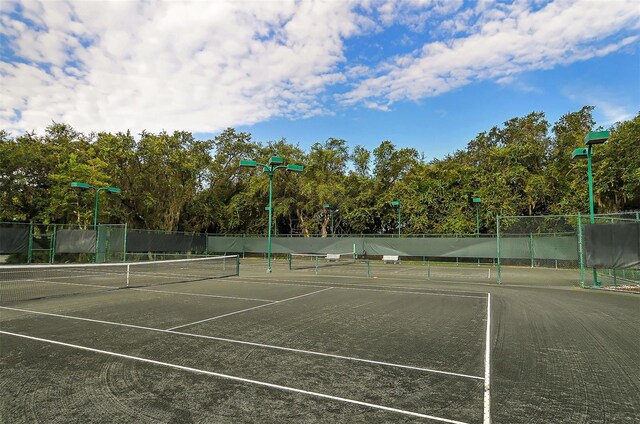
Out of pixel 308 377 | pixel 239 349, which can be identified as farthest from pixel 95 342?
pixel 308 377

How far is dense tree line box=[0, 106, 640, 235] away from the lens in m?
30.6

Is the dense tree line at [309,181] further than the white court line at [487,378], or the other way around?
the dense tree line at [309,181]

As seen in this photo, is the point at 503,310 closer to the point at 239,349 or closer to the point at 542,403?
the point at 542,403

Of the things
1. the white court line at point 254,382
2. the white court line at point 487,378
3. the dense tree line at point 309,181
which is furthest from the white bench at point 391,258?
the white court line at point 254,382

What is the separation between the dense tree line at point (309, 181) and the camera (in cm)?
3062

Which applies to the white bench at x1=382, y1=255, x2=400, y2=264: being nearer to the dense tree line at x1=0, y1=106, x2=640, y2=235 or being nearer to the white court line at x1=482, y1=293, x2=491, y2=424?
the dense tree line at x1=0, y1=106, x2=640, y2=235

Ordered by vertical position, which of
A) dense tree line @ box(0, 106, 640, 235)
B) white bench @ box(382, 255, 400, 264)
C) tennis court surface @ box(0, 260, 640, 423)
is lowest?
white bench @ box(382, 255, 400, 264)

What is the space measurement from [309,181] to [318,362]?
115 feet

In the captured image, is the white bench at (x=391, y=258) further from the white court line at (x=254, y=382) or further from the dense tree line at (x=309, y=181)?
the white court line at (x=254, y=382)

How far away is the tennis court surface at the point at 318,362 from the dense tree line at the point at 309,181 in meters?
25.3

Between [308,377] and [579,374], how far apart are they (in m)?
3.37

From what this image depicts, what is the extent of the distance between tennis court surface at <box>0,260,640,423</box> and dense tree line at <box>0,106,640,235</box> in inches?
995

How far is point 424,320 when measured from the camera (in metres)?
8.11

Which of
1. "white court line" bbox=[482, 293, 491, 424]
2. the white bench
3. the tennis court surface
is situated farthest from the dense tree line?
"white court line" bbox=[482, 293, 491, 424]
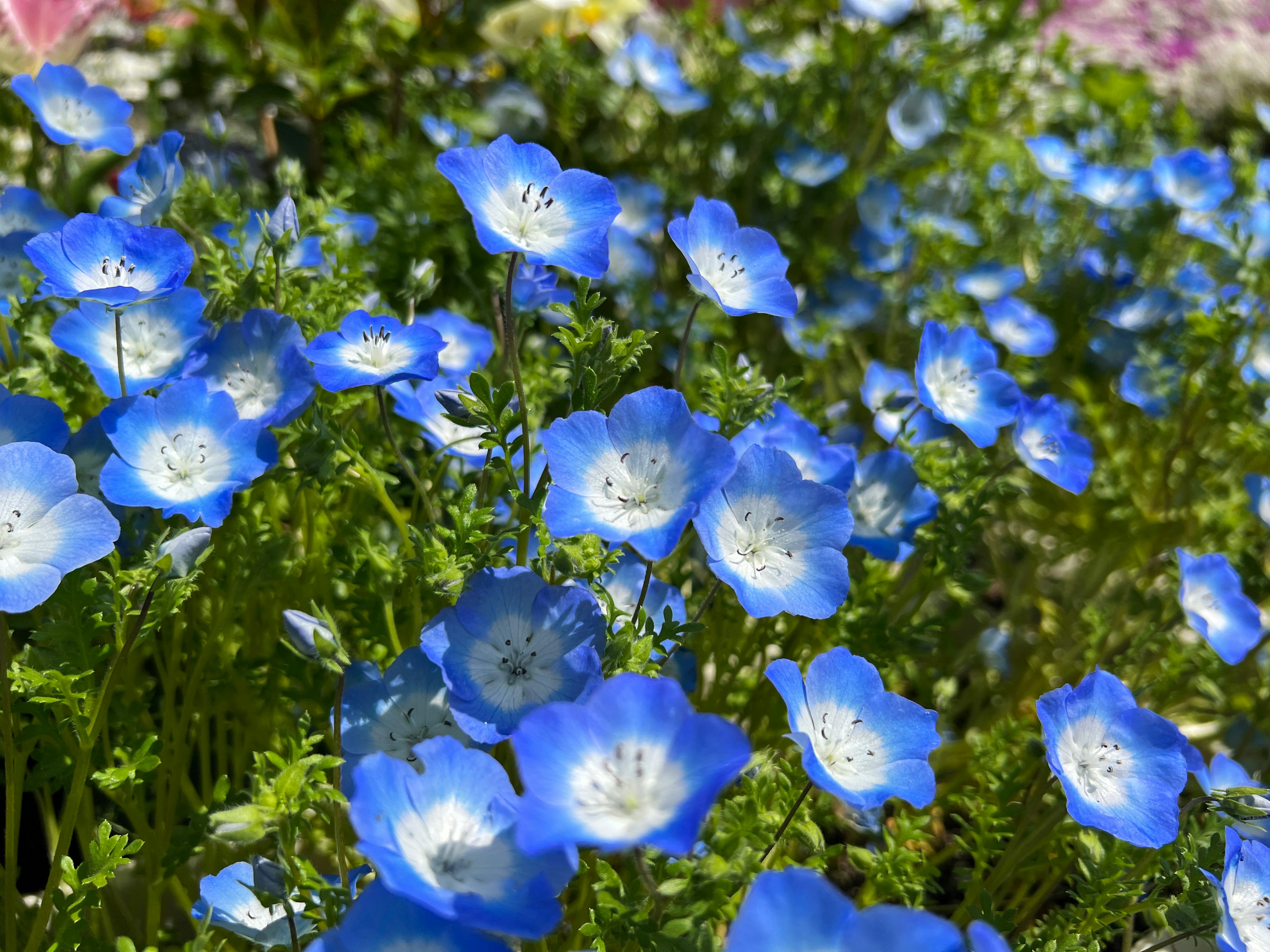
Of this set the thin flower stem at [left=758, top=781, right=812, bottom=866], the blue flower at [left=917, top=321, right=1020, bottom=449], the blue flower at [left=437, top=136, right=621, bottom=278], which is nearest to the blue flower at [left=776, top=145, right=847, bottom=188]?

▸ **STATED EXERCISE**:
Put everything in the material from the line containing "What is the space" down to the end of the material into a Markdown table with the columns "No." and "Line," one numbered row per line. Omit blank lines and leave the pictures out.

▸ **PROBLEM SOLUTION**:
| No. | Line |
|---|---|
| 1 | What is the space measurement from [309,181] to [318,362]? |
| 2 | 115 feet |
| 3 | In the captured image, is the white bench at (x=391, y=258) further from the white court line at (x=254, y=382) or further from the dense tree line at (x=309, y=181)? |
| 4 | the white court line at (x=254, y=382) |
| 5 | How far away is the tennis court surface at the point at 318,362 from the dense tree line at the point at 309,181 in meters? |
| 6 | 25.3 |
| 7 | Between [308,377] and [579,374], how far apart are they (in m)? |
| 8 | 3.37 |
| 9 | From what this image depicts, what is the extent of the distance between tennis court surface at <box>0,260,640,423</box> and dense tree line at <box>0,106,640,235</box> in inches? |
| 10 | 995 |
| 11 | How far is point 424,320 when measured from the camera (in metres)? |
| 12 | 8.11 |
| 13 | Which of |
| 14 | 1. "white court line" bbox=[482, 293, 491, 424] |
| 15 | 2. the white bench |
| 16 | 3. the tennis court surface |
| 17 | is situated farthest from the dense tree line? |
| 18 | "white court line" bbox=[482, 293, 491, 424] |
| 19 | Of this set the thin flower stem at [left=758, top=781, right=812, bottom=866], the blue flower at [left=917, top=321, right=1020, bottom=449], the blue flower at [left=437, top=136, right=621, bottom=278], which is nearest to the blue flower at [left=776, top=145, right=847, bottom=188]? |